## Exercise requirements
Copy out all of the records with "like new" changed to "used" and every other part left intact. Omit the pictures from the answer.

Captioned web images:
□ □ □ □
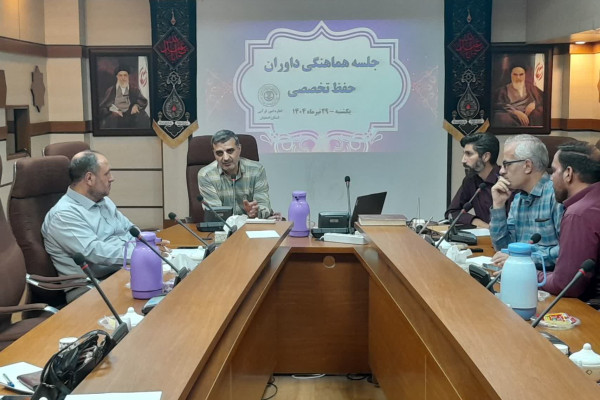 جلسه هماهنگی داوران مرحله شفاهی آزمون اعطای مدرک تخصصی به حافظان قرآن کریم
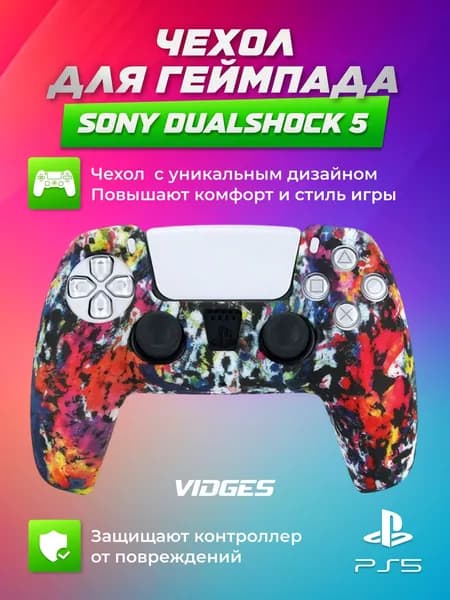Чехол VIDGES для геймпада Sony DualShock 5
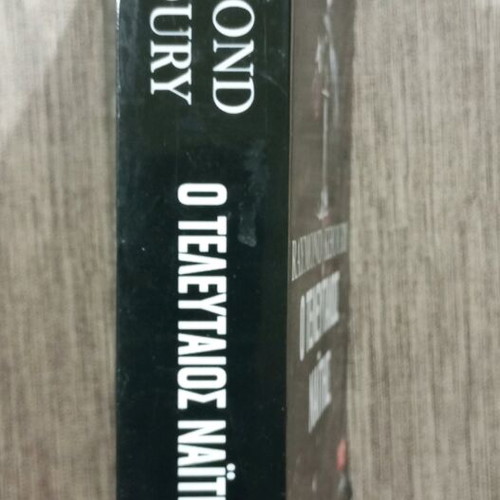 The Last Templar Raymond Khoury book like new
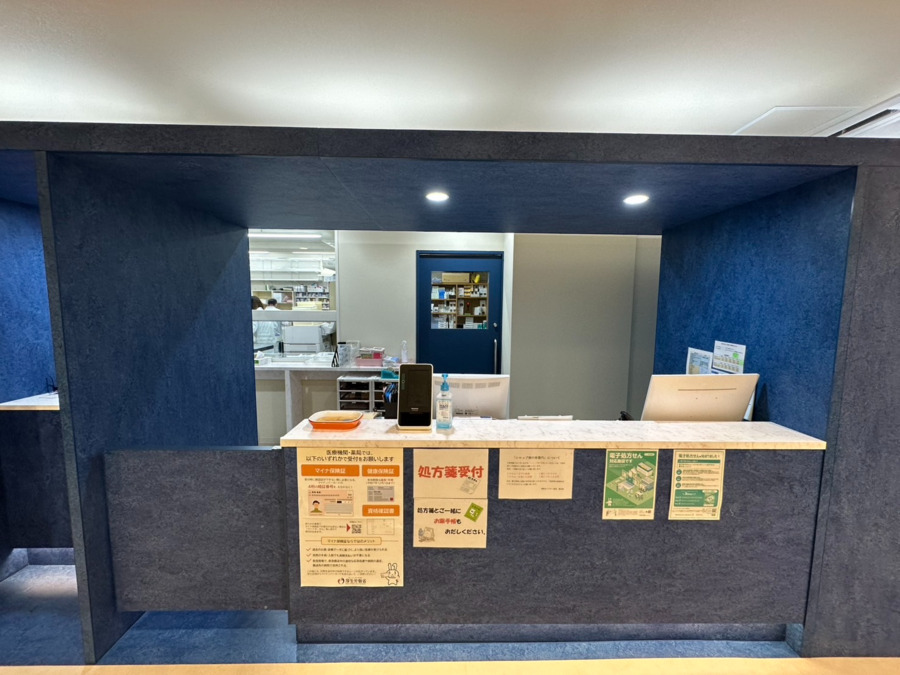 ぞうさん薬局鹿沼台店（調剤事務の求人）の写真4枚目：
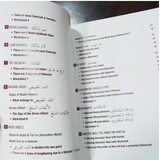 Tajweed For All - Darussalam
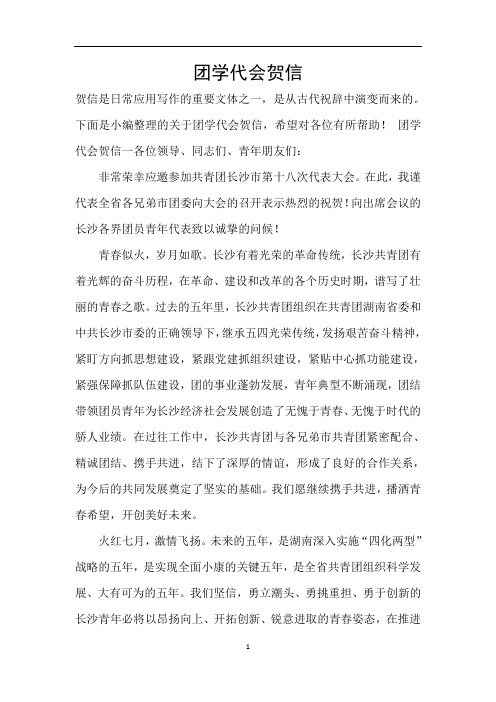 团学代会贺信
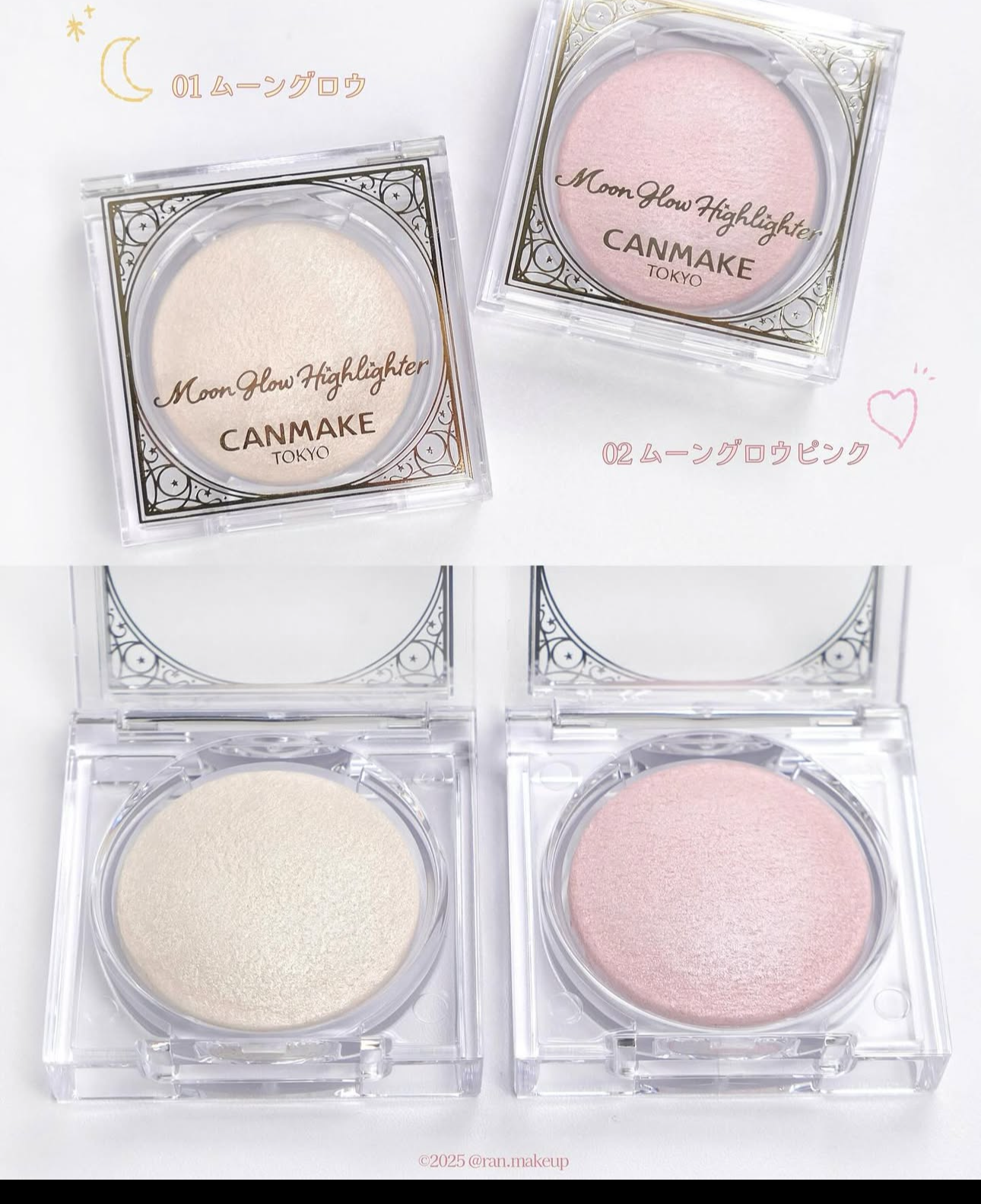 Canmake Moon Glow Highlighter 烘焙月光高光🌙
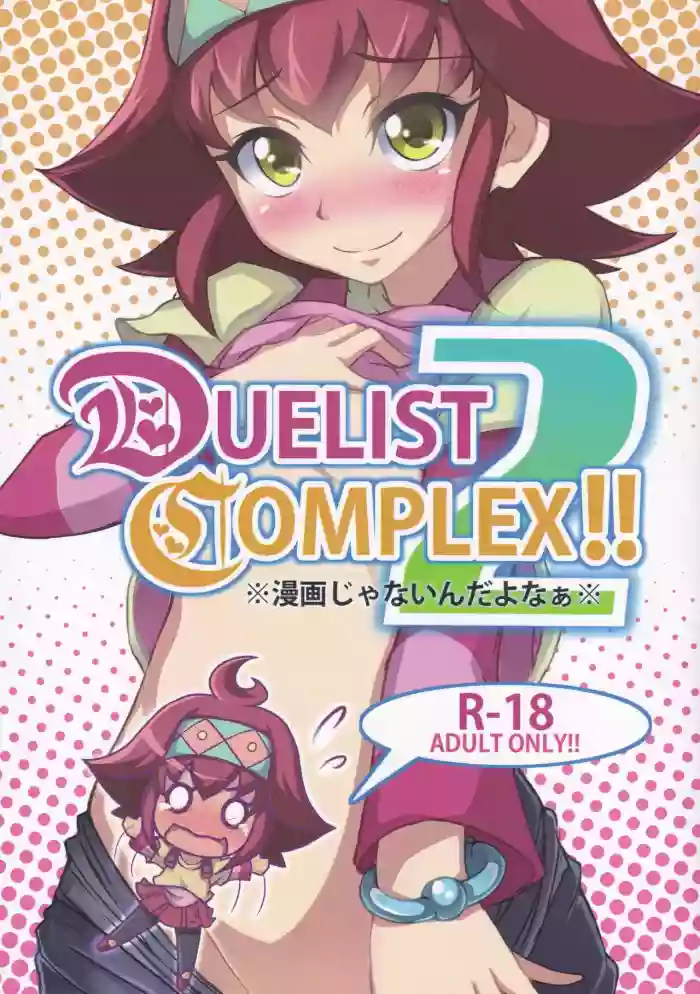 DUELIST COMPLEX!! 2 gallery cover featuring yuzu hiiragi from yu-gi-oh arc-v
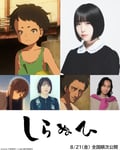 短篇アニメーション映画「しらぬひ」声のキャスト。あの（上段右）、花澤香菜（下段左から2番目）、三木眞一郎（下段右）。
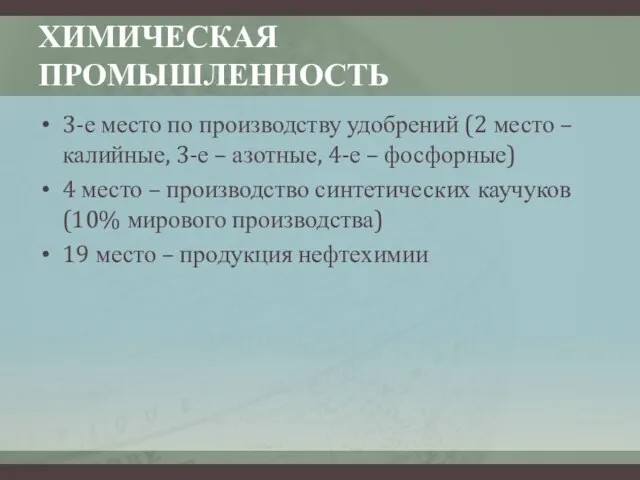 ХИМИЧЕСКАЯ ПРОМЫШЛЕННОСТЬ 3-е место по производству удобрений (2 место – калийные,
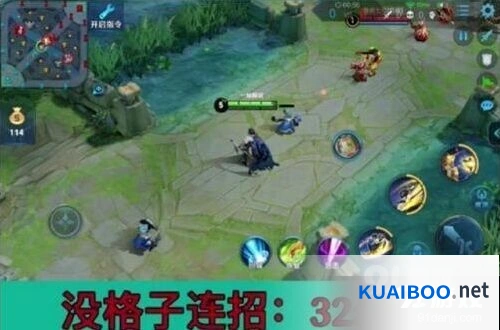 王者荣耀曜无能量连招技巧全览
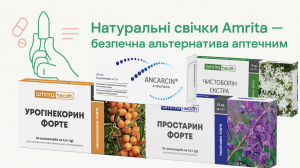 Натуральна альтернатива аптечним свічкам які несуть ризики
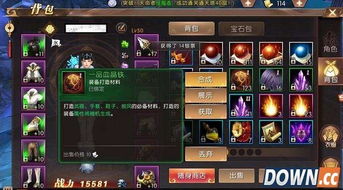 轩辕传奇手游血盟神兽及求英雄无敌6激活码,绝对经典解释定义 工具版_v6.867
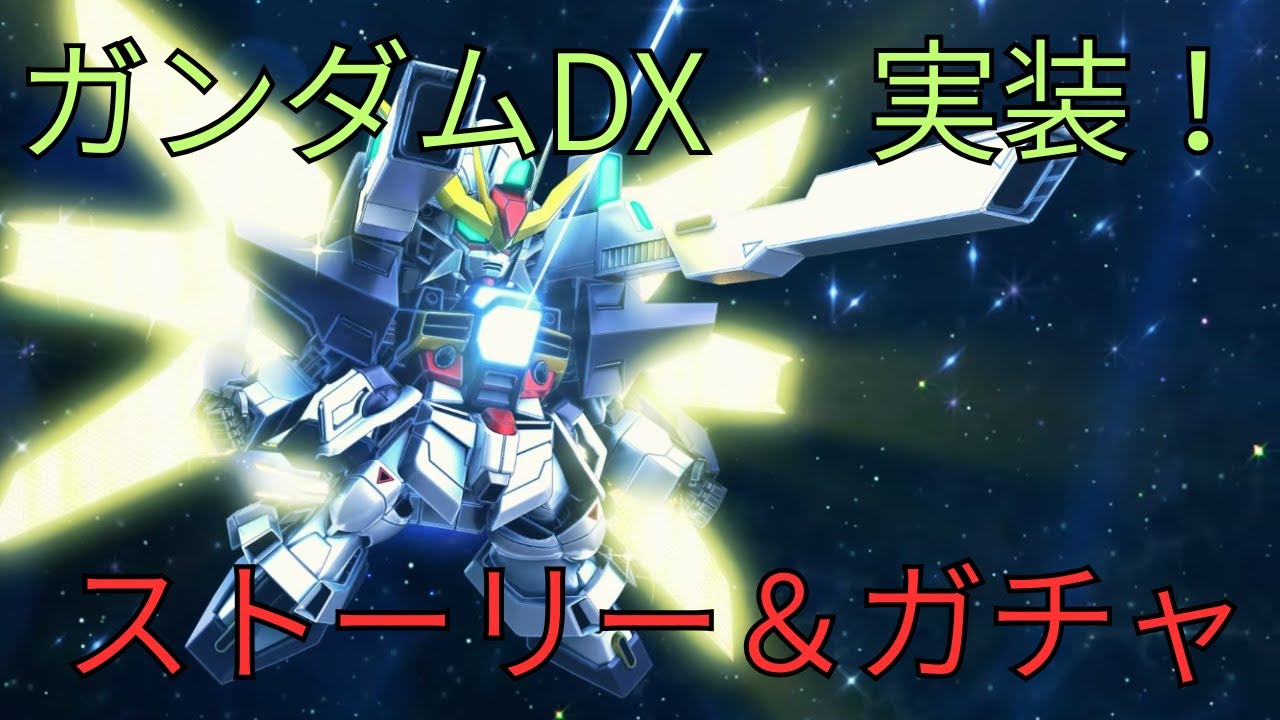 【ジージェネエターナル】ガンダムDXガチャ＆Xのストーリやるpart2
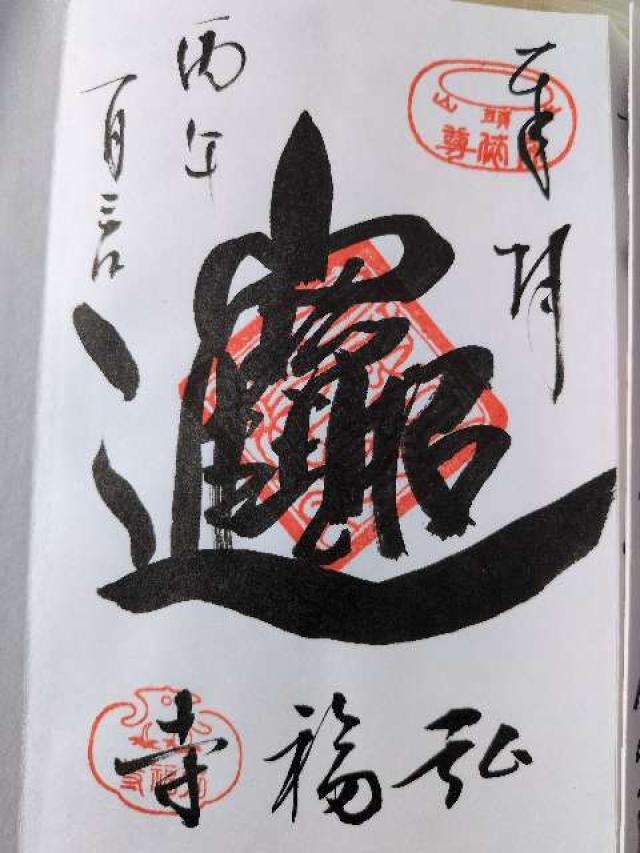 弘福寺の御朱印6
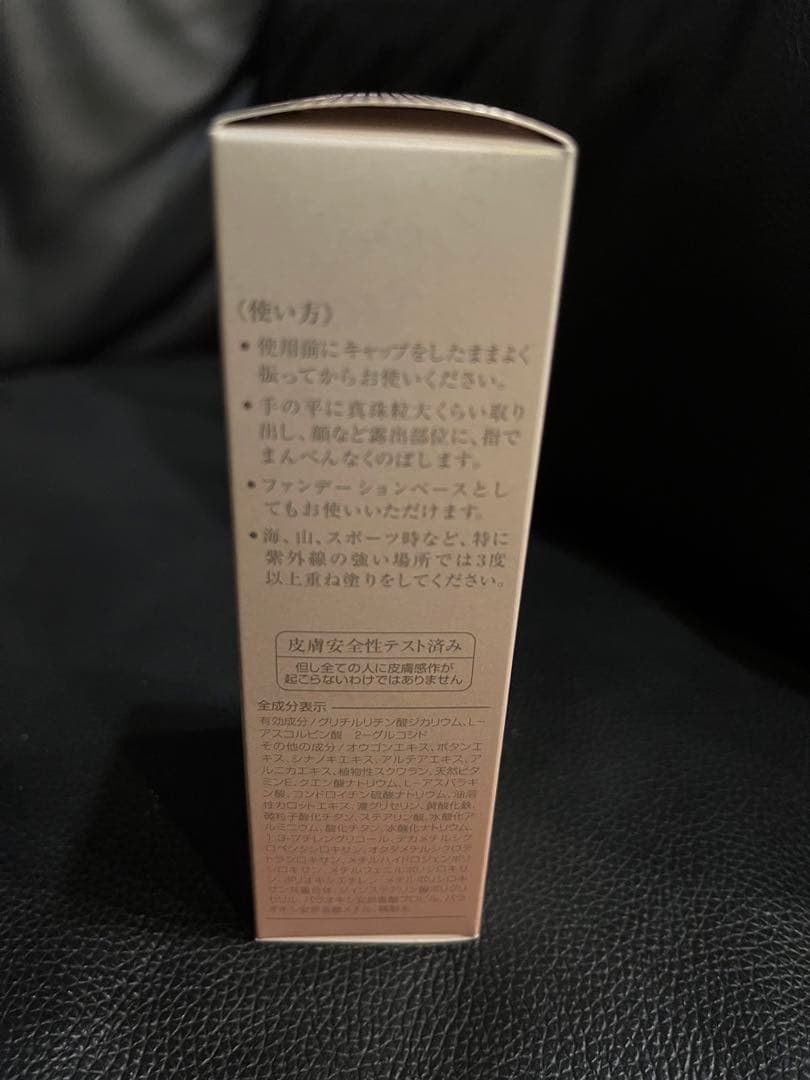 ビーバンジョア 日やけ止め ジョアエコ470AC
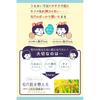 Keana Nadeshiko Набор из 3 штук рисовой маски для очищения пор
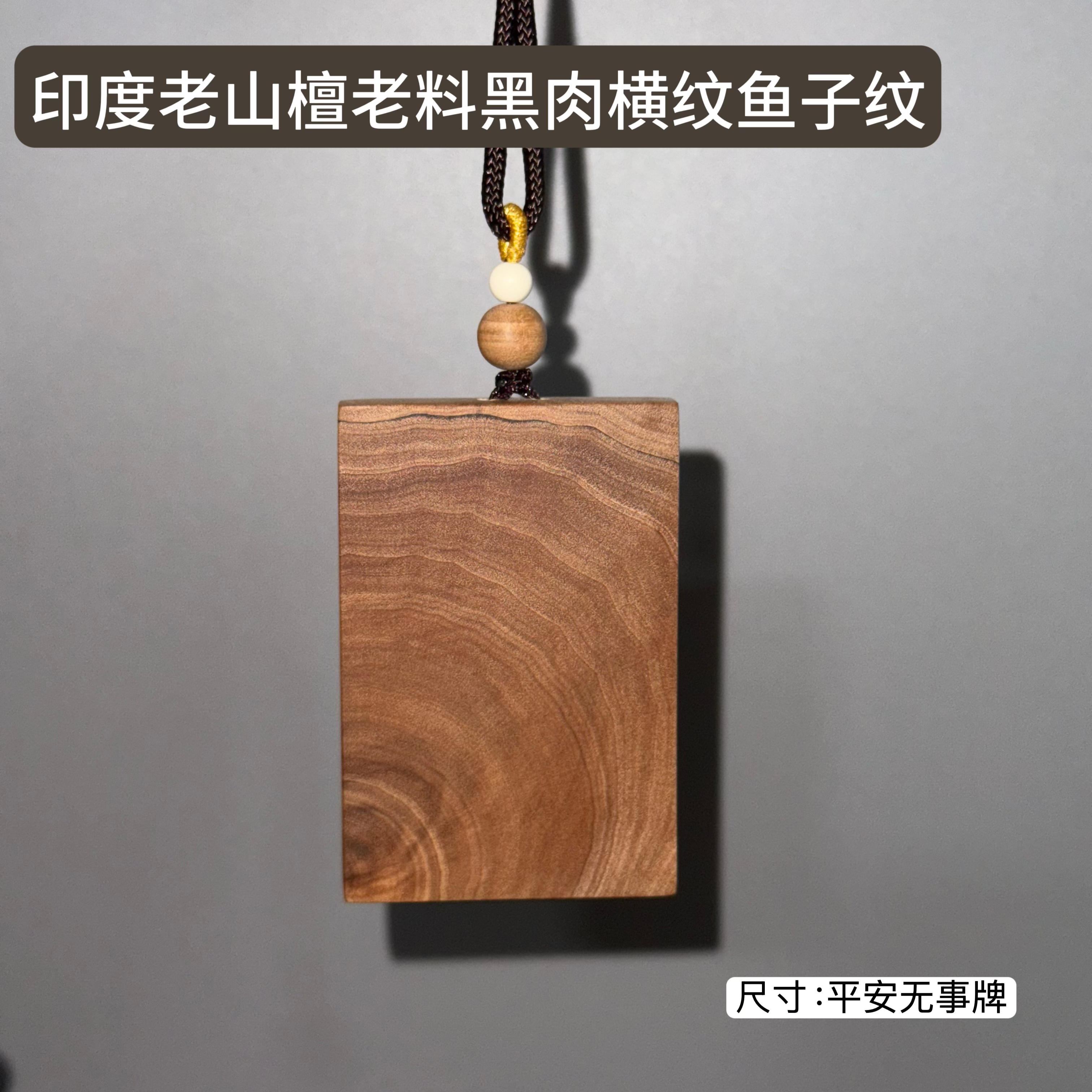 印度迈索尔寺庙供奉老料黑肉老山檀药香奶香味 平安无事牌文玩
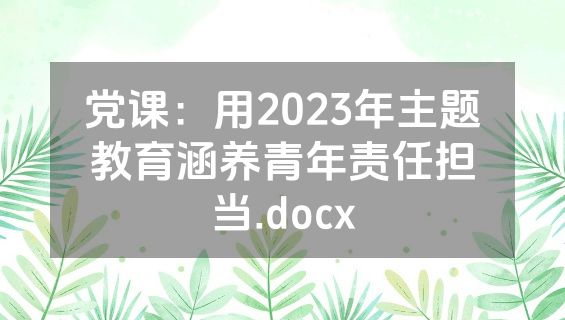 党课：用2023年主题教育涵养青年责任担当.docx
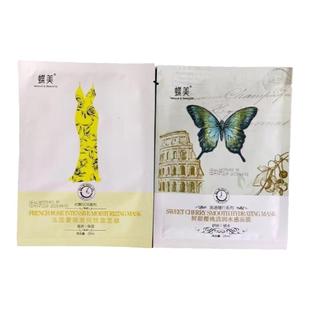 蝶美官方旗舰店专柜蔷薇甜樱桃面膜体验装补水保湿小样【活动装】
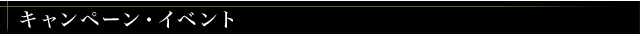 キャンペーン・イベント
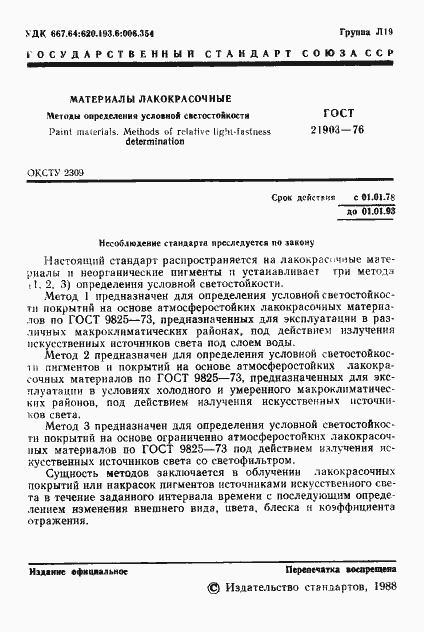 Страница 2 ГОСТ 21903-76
□ □ □ □
## Problem solution
 جلسه هماهنگی داوران مرحله شفاهی آزمون اعطای مدرک تخصصی به حافظان قرآن کریم
Чехол VIDGES для геймпада Sony DualShock 5
 The Last Templar Raymond Khoury book used
 ぞうさん薬局鹿沼台店（調剤事務の求人）の写真4枚目：
 Tajweed For All - Darussalam
 团学代会贺信
 Canmake Moon Glow Highlighter 烘焙月光高光🌙
 DUELIST COMPLEX!! 2 gallery cover featuring yuzu hiiragi from yu-gi-oh arc-v
 短篇アニメーション映画「しらぬひ」声のキャスト。あの（上段右）、花澤香菜（下段左から2番目）、三木眞一郎（下段右）。
 ХИМИЧЕСКАЯ ПРОМЫШЛЕННОСТЬ 3-е место по производству удобрений (2 место – калийные,
 王者荣耀曜无能量连招技巧全览
 Натуральна альтернатива аптечним свічкам які несуть ризики
 轩辕传奇手游血盟神兽及求英雄无敌6激活码,绝对经典解释定义 工具版_v6.867
 【ジージェネエターナル】ガンダムDXガチャ＆Xのストーリやるpart2
 弘福寺の御朱印6
 ビーバンジョア 日やけ止め ジョアエコ470AC
 Keana Nadeshiko Набор из 3 штук рисовой маски для очищения пор
 印度迈索尔寺庙供奉老料黑肉老山檀药香奶香味 平安无事牌文玩
 党课：用2023年主题教育涵养青年责任担当.docx
 蝶美官方旗舰店专柜蔷薇甜樱桃面膜体验装补水保湿小样【活动装】
 キャンペーン・イベント
 Страница 2 ГОСТ 21903-76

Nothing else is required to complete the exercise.